Per Danilo Atzeni (Un'altra Oristano) “questo è un atto obbligatorio, dovuto a un’eredità lasciata dalla passata amministrazione, ma un agente esterno di riscossione consente di accedere a dilazioni più ampie rispetto a quanto potrebbe fare il Comune”.

“Un argomento tanto delicato avrebbe richiesto maggiore attenzione, confronto e dialogo – ha detto Monica Masia (Sport, salute, volontariato, natura) -. Sarebbe stato meglio sospendere la delibera e ridiscuterla in commissione”.

Dello stesso avviso Anna Maria Uras (Coraggio e liberta – Insieme): “Questa è una delibera generica e poco esaustiva, sarebbe stato meglio approfondirla in commissione”.

Dal Sindaco Andrea Lutzu un richiamo al senso di responsabilità del Consiglio comunale: “Abbiamo il dovere di votare questa delibera, lo dico alla maggioranza e all’opposizione. Capisco il populismo e i riferimenti che si sono fatti, ma dobbiamo fare il nostro dovere e dare risposte ai cittadini.

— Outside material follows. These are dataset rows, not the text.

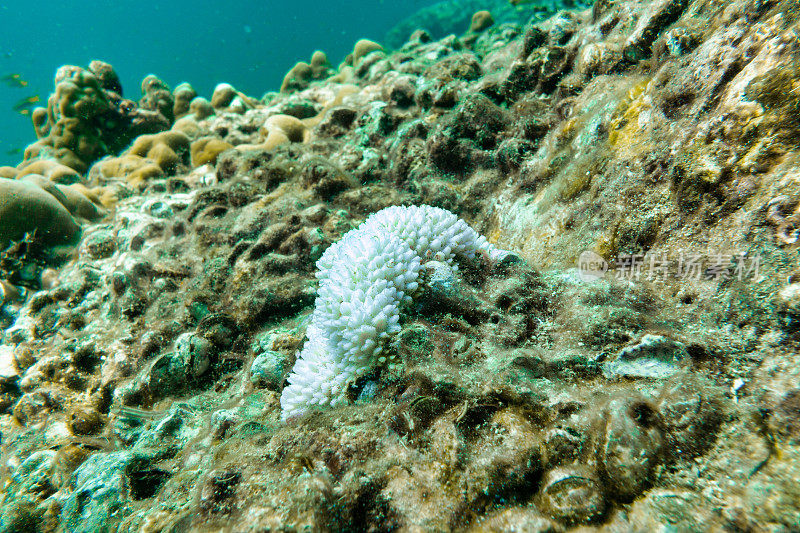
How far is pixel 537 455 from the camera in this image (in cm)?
157

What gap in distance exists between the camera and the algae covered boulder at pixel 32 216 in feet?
18.9

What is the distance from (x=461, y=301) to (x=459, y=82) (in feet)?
12.3

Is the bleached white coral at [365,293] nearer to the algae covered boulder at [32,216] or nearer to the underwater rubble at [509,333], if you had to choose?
the underwater rubble at [509,333]

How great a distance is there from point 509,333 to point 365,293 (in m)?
0.94

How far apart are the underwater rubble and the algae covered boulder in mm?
1972

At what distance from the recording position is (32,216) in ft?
19.6

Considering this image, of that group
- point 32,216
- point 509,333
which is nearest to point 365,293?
point 509,333

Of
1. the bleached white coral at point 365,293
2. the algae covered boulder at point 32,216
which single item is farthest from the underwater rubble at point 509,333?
the algae covered boulder at point 32,216

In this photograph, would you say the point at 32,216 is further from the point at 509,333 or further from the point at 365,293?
the point at 509,333

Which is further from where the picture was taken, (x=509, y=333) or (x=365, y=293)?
(x=365, y=293)

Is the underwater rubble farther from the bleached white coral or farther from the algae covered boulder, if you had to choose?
the algae covered boulder

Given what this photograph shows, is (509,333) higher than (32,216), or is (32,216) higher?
(32,216)

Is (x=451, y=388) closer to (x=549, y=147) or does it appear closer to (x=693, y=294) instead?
(x=693, y=294)

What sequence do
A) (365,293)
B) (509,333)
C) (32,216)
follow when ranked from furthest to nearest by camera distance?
(32,216) → (365,293) → (509,333)
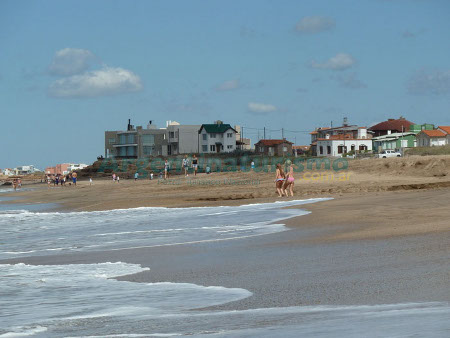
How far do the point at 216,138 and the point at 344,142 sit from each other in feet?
75.8

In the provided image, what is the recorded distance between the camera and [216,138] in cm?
10388

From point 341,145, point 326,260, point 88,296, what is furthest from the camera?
point 341,145

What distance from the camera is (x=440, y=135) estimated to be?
3447 inches

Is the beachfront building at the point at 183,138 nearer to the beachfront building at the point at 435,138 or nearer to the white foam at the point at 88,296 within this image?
the beachfront building at the point at 435,138

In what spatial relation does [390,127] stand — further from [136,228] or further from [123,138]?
[136,228]

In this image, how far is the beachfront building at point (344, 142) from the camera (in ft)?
298

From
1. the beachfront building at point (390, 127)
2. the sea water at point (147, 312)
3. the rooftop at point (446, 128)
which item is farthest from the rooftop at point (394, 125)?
the sea water at point (147, 312)

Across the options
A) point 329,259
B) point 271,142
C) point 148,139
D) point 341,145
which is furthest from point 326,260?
point 148,139

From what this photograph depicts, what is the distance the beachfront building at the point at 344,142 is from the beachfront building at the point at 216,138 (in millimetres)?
14092

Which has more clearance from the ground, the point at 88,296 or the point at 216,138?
the point at 216,138

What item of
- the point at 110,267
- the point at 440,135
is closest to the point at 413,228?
the point at 110,267

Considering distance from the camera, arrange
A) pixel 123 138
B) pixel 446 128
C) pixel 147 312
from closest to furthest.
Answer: pixel 147 312 → pixel 446 128 → pixel 123 138

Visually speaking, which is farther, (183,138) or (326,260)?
(183,138)

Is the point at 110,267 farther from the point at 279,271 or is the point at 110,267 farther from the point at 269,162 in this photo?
the point at 269,162
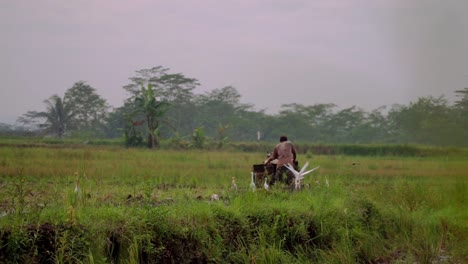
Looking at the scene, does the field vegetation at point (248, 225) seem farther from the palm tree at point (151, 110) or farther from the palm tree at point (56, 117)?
the palm tree at point (56, 117)

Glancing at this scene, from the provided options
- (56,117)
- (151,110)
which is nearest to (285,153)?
(151,110)

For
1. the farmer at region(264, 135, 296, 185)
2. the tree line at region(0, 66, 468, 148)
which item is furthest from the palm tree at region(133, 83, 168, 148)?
the farmer at region(264, 135, 296, 185)

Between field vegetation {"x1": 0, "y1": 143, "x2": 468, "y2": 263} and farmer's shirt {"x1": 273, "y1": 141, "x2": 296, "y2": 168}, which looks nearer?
field vegetation {"x1": 0, "y1": 143, "x2": 468, "y2": 263}

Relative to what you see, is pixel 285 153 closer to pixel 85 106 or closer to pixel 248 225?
pixel 248 225

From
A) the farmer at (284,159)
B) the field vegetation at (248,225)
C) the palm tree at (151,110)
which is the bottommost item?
the field vegetation at (248,225)

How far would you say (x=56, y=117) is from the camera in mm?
34938

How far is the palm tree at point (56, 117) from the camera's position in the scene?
3434cm

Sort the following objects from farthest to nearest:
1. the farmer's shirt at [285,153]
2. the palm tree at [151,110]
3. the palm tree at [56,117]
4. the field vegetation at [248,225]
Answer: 1. the palm tree at [56,117]
2. the palm tree at [151,110]
3. the farmer's shirt at [285,153]
4. the field vegetation at [248,225]

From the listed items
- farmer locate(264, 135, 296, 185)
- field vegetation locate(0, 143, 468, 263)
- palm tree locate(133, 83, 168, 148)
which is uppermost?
palm tree locate(133, 83, 168, 148)

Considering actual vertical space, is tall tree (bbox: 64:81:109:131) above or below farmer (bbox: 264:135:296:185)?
above

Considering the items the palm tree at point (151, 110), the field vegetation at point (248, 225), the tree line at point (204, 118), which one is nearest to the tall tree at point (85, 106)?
the tree line at point (204, 118)

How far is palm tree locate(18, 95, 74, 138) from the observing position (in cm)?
3434

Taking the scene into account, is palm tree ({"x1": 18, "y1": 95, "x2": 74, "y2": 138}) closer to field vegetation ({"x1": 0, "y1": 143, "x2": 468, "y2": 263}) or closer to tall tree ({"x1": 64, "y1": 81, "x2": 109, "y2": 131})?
tall tree ({"x1": 64, "y1": 81, "x2": 109, "y2": 131})

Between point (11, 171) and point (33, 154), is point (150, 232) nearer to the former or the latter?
point (11, 171)
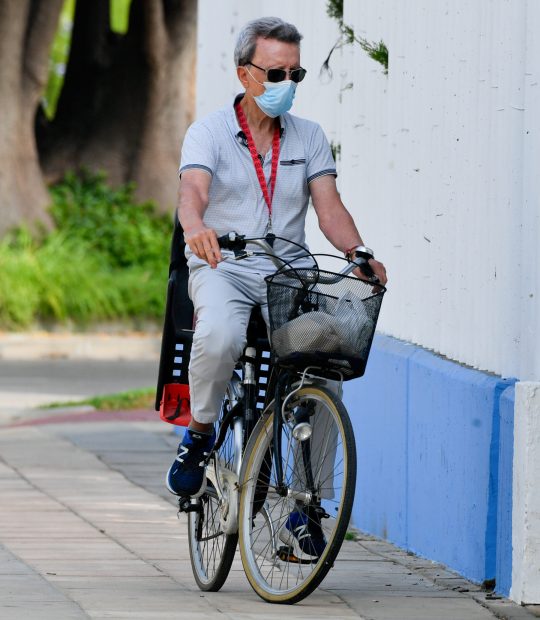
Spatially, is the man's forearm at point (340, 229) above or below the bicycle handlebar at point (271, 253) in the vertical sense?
above

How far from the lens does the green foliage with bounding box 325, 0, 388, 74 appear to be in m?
7.18

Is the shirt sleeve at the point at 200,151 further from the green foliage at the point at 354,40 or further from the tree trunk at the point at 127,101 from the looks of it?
the tree trunk at the point at 127,101

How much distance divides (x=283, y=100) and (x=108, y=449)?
16.0 feet

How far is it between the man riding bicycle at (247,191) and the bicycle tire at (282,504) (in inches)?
4.2

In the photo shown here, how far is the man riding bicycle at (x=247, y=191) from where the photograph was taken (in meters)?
5.36

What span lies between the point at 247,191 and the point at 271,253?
38 centimetres

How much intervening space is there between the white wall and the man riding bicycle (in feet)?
1.89

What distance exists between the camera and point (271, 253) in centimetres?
520

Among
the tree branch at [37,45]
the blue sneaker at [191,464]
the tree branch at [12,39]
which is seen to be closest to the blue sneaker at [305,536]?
the blue sneaker at [191,464]

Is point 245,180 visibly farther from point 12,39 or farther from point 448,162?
point 12,39

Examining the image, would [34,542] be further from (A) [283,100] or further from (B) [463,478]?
(A) [283,100]

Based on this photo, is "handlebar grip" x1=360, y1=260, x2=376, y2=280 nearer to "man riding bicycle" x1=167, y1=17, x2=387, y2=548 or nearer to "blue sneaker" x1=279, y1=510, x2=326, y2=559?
"man riding bicycle" x1=167, y1=17, x2=387, y2=548

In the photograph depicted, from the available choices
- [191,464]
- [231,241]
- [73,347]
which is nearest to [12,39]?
[73,347]

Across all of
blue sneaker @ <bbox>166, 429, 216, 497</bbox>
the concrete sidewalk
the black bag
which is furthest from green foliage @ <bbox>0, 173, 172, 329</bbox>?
blue sneaker @ <bbox>166, 429, 216, 497</bbox>
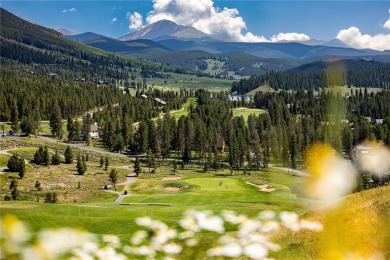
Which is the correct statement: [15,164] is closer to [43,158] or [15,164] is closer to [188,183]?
[43,158]

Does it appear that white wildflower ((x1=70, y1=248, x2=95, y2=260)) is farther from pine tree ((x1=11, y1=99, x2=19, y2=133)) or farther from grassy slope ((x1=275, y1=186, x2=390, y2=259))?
pine tree ((x1=11, y1=99, x2=19, y2=133))

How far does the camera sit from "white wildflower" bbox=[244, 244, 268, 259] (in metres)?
6.33

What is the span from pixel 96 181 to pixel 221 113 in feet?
358


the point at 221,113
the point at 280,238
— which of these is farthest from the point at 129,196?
the point at 221,113

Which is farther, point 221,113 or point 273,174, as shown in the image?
point 221,113

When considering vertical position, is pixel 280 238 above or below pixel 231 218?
below

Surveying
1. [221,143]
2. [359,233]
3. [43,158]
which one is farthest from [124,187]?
[359,233]

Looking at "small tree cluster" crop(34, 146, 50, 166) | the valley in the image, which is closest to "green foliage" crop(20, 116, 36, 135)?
the valley

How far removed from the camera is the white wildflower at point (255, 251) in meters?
6.33

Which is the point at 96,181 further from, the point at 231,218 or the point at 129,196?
the point at 231,218

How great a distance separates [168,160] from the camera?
126 meters

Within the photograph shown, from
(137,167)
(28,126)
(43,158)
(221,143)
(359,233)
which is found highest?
(359,233)

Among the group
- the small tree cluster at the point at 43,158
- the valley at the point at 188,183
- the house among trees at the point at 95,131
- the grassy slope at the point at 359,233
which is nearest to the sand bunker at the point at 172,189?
the valley at the point at 188,183

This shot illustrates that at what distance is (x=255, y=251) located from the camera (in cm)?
645
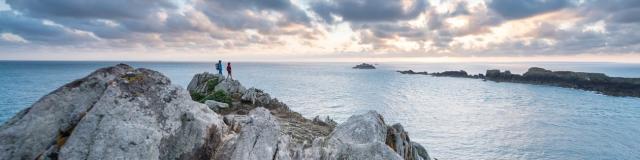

Non capisco perché si voglia fare dell’allarmismo. Conosciamo molto bene le difficoltà in cui si trovano molte famiglie, le affrontiamo ogni giorno cercando di dare risposte concrete”. E rispondendo a chi aveva criticato i dirigenti e il personale dell’ente ha aggiunto: “Non accetto le accuse ai dirigenti e al personale del comune. Noi siamo una squadra che vuole lavorare per raggiungere un obiettivo comune”.